À force de vivre à l’ombre de ses maîtres, il a fini par s’aveugler. Du moins sa cécité ne s’applique que sur sa personne, ses intérêts, ses droits, ses besoins, obscurcis et obstrués par sa résignation, perçus avec les yeux déformants de ses maîtres qui avancent toujours masqués, avec le regard programmé de « son » État paternaliste totalitaire, avec la vue mystifiée de son Éducation nationale spécialisée en pédagogie de l’obéissance, avec les jumelles idéologiques de ses ennemis gouvernementaux et patronaux. 

Ainsi, à force de résignation cet homme est devenu intellectuellement aveugle. Pour guider sa vie, il est contraint de s’aider des lunettes idéologiques de ses maîtres. De se munir de la canne prescriptive de ses maîtres pour s’orienter dans les dédales de sa vie précarisée et paupérisée, les méandres de son existence mortuaire. Cette canne normative lui sert de guide ou, plutôt, c’est elle qui le mène comme bon lui semble, dans les directions balisées par les maîtres d’œuvres de l’idéologie hypnotique dominante, les architectes du grand capital, les détenteurs du tentaculaire et totalitaire pouvoir. 

Son horizon est tracé depuis le berceau jusqu’à la tombe. Pour notre homme en résine pétri de résignation, il ne conçoit pas d’autres voies à son existence, une autre alternative à sa vie. Point de salut en dehors des sentiers battus, pour notre homme moralement corrompu, socialement abattu.

Cet homme résigné à qui on a greffé des panneaux indicateurs dans le cerveau pour qu’il ne dévie pas de voie existentielle, n’emprunte pas d’autres chemins de la vie, ne bifurque pas vers des horizons débarrassés des codes de conduite édictés et dictés par la police de la pensée, cette force servante de l’ordre établi, des conventions sociales, des normes dominantes. 

Pas question de changer de direction. D’emprunter les chemins du salut. D’orienter sa vie selon ses besoins. Les réflexes de la résignation ont creusé leurs sillons dans son comportement asservi. La routine de la réglementaire conduite résignée poursuit sa route dans son cerveau lobotomisé. L’habitude de la servile attitude ne connaît pas de lassitude, en dépit de la platitude existentielle de notre homme résigné, cet être résigné tout désigné à se complaire de sa morveuse et morne vie. 

Son existence est un éternel stationnement sur la même place de vie de parking, enfoui dans les sous-sols de l’existence individuelle réfractaire à la lumière du soleil de la vie, rétive aux immensités de l’espace politique libre, aux grandes entreprises sociales égalitaires, aux grandes évasions émancipatrices humaines, aux salvatrices délivrances collectives universelles. 
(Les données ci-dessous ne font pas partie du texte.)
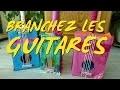 bricolage enfant : une guitare réalisée en carton recyclé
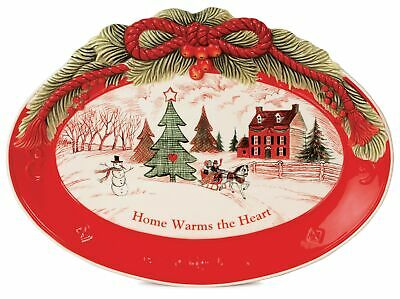 Fitz and Floyd 63-1096 Ceramic 'Home Warms The Heart' Oval Sentiment Tray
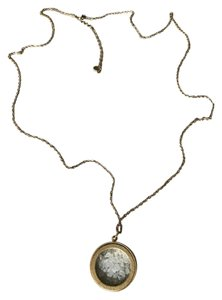 Made in Brazil Long necklace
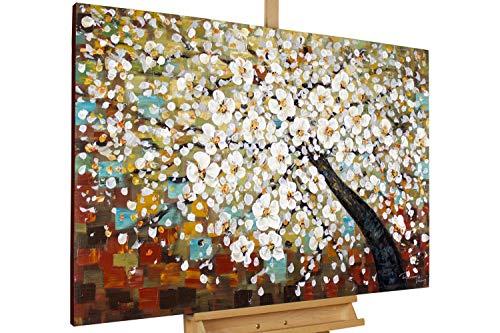 KunstLoft® Acryl Gemälde 'Zauber im Baumwipfel' 120x80cm handgemalt Leinwand Bild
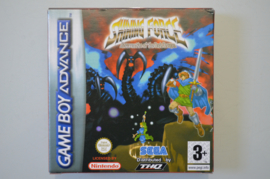 GBA Shining Force Resurrection of the Dark Dragon [Compleet]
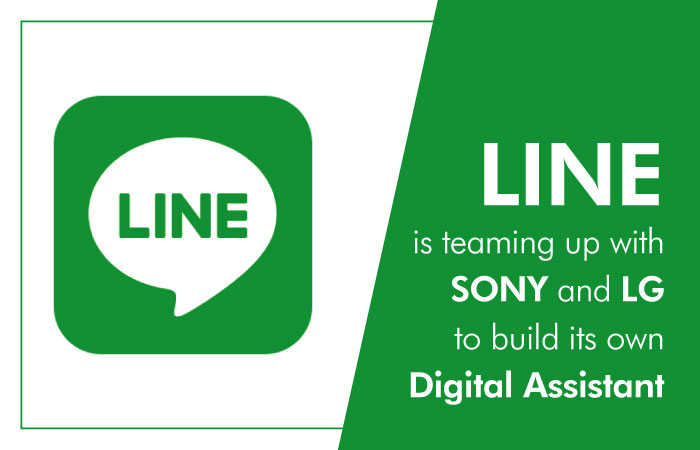 lines-digital-assistant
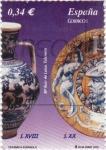 Stamps Spain -  ceramica española
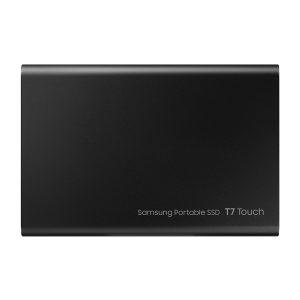 MU-PC1T0K_001_Front_Black_1200x1200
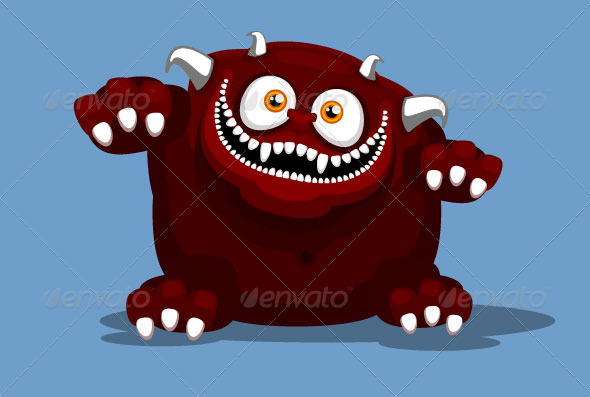 GraphicRiver Big Red Monster 3635139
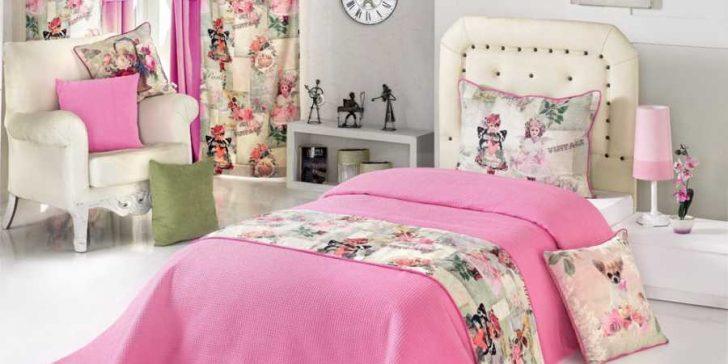 Genç Kız Odası Yatak Örtüsü Modelleri 2015
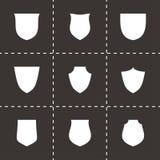 Διανυσματικό σύνολο εικονιδίων ασπίδων Στοκ Φωτογραφίες
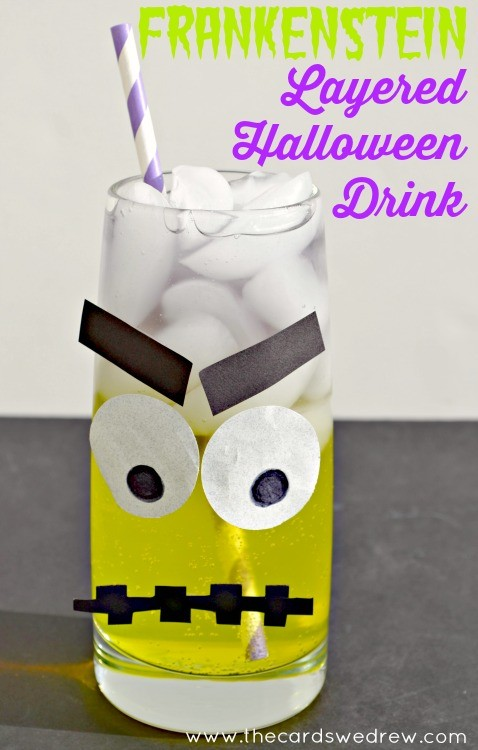 Frankenstein Layered Halloween Drink from The Cards We Drew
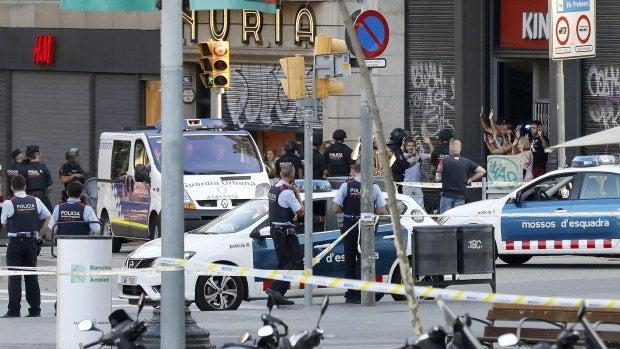 Territorio negro: Los interrogantes de los atentados de Cataluña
Notre homme est dévoré d’ambitions téméraires. Mais les rares fois où il s’arrache à sa résignation pour s’élever, il y grimpe à genoux, en se prosternant devant la voûte céleste divinisée et les sommités gouvernementales idéalisées.

Les rares fois où il s’arrache à sa résignation pour avancer, il avance à reculons, la tête inclinée, l’échine courbée, le dos voûté, le pas cadencé, cadenassé, agencé sur celui de ses maîtres qui lui dictent sa conduite et lui prescrivent son code comportemental en le dotant désormais d’un QR code, servant de balisage dans sa navigation existentielle cahotée, mise sous surveillance policière.

Les rares fois où il se révolte contre son piètre sort pour s’émanciper, il lutte avec les armes de ses ennemis gouvernementaux et patronaux : les mains ligotées, les pieds enchaînés, le cerveau captif de l’idéologie de ses maîtres, dans le respect obséquieux imposé par l’ordre dominant, dans le cadre réglementaire prescrit par ses maîtres. 

Dépourvu d’aspiration, imbibé d’inhibition, engourdi par une vie toujours en hibernation, l’homme en résine se résigne à son sort. À bord de son radeau de vie, il dérive jusqu’à sa mort. Sur ses droits, il s’endort, pour ne pas causer à ses maîtres de torts, ces esprits retors protégés par leur État fort, comblés par leurs coffres-forts. 

Notre homme est en perpétuelle quête de perfection, de progression. La reculade est son meilleur moyen d’obtenir de l’avancement. L’abaissement est son permis de conduire, obtenu à l’école de la résignation. C’est un spécialiste de l’asservissement en matière de conduite. De l’avilissement en matière du code moral. Avec lui, pas de risque de déviation philosophique, de dérapage politique, d’embardée irréligieuse, de déportement intellectuel.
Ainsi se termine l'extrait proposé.